--- SOURCE DATA Enclosed Below ---

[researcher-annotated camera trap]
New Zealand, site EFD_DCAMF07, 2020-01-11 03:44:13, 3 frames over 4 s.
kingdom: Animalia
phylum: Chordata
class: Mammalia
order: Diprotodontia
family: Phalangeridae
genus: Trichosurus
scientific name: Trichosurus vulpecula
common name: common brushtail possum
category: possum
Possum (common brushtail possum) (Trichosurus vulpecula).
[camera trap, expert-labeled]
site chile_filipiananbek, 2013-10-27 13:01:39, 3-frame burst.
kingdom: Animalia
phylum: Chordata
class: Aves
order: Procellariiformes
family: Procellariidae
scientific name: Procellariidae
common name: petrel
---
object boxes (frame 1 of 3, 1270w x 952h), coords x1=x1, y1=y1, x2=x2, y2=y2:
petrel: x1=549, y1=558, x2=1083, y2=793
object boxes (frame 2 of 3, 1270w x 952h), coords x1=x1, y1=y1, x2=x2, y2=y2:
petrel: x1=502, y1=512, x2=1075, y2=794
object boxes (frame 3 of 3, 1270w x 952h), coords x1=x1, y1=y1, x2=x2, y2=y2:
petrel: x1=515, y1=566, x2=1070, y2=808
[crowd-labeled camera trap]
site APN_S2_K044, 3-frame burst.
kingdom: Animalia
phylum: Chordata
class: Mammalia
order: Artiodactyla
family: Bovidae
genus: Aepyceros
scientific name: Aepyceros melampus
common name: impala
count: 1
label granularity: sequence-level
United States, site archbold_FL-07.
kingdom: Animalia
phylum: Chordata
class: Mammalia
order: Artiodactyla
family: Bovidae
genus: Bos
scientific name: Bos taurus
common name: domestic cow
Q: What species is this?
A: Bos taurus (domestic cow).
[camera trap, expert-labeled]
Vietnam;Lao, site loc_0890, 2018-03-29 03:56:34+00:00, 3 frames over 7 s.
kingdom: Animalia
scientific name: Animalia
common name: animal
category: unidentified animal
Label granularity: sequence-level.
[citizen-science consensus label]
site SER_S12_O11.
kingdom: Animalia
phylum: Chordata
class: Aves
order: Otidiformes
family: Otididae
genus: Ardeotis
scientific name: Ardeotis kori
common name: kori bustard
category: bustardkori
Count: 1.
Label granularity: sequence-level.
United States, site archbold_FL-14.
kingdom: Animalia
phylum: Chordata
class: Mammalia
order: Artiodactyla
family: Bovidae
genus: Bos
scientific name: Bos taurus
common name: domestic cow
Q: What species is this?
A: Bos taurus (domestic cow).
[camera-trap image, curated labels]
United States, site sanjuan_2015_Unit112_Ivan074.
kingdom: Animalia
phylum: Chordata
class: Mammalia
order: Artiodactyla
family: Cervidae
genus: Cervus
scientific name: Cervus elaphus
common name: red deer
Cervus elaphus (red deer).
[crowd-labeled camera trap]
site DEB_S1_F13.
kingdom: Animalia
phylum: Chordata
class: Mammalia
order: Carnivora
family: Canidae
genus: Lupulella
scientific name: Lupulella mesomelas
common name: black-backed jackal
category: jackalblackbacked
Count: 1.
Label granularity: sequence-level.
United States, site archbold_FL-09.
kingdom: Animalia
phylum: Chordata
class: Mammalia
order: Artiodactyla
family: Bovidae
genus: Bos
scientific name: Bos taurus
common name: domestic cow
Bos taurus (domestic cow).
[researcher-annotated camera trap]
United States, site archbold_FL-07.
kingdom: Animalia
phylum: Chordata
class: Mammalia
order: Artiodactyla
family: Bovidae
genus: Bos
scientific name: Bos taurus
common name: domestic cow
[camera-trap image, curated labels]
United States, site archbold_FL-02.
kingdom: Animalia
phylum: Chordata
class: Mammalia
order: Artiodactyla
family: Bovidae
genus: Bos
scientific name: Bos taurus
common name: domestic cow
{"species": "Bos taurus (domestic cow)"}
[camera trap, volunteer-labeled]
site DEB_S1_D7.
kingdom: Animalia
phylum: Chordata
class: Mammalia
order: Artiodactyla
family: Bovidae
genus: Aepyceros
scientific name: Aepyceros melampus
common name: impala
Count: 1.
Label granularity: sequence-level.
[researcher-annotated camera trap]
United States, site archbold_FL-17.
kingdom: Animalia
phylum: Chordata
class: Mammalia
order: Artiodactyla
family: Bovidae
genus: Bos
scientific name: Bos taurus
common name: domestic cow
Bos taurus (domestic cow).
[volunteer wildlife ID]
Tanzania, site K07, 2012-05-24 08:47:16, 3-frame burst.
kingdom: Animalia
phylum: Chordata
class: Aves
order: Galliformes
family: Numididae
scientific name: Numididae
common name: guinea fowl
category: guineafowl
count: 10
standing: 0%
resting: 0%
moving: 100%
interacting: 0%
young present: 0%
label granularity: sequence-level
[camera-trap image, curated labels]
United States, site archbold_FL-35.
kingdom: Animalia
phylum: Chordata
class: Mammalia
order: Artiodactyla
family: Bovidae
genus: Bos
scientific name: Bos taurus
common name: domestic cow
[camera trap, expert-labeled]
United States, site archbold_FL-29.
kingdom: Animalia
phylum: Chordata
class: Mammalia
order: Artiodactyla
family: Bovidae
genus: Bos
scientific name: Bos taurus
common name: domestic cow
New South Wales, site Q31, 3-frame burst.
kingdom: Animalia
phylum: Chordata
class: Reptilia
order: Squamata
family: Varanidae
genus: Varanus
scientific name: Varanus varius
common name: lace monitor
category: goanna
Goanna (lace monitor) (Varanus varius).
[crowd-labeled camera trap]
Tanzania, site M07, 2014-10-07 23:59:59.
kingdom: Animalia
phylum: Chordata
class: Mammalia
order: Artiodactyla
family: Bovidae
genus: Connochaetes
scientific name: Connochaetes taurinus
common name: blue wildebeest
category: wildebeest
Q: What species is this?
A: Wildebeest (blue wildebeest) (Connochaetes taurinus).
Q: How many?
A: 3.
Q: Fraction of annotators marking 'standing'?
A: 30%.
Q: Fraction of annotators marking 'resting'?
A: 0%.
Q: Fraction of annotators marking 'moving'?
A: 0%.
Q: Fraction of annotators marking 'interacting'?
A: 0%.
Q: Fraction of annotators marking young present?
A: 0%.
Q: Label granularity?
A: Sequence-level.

--- End of Enclosed SOURCE DATA ---

PROBLEM TO SOLVE - Copy every line of the listing where the word "moving" appears.

RESPONSE TO THIS TASK -
moving: 100%
Q: Fraction of annotators marking 'moving'?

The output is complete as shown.